* Prompt
Take the entries that follow and return exactly the lines from the one holding "Samsung SSD T3 Portable Hard Drive" through the one holding "9th anniversary gift", both included. Nothing else is needed.

===== Extracted information

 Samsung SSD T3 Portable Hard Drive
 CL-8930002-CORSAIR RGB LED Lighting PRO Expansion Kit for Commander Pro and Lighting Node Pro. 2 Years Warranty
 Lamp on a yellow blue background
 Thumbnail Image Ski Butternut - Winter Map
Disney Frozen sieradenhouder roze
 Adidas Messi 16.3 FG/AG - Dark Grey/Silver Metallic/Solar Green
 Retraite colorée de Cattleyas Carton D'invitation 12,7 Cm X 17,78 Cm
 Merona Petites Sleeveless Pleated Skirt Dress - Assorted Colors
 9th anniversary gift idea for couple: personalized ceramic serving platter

==========
===== Extracted information

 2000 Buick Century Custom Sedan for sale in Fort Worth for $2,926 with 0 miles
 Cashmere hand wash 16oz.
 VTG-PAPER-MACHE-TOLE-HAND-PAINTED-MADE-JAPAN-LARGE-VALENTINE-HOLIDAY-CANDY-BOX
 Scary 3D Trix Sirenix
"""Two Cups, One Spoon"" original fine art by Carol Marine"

==========

* Answer area
 Samsung SSD T3 Portable Hard Drive
 CL-8930002-CORSAIR RGB LED Lighting PRO Expansion Kit for Commander Pro and Lighting Node Pro. 2 Years Warranty
 Lamp on a yellow blue background
 Thumbnail Image Ski Butternut - Winter Map
Disney Frozen sieradenhouder roze
 Adidas Messi 16.3 FG/AG - Dark Grey/Silver Metallic/Solar Green
 Retraite colorée de Cattleyas Carton D'invitation 12,7 Cm X 17,78 Cm
 Merona Petites Sleeveless Pleated Skirt Dress - Assorted Colors
 9th anniversary gift idea for couple: personalized ceramic serving platter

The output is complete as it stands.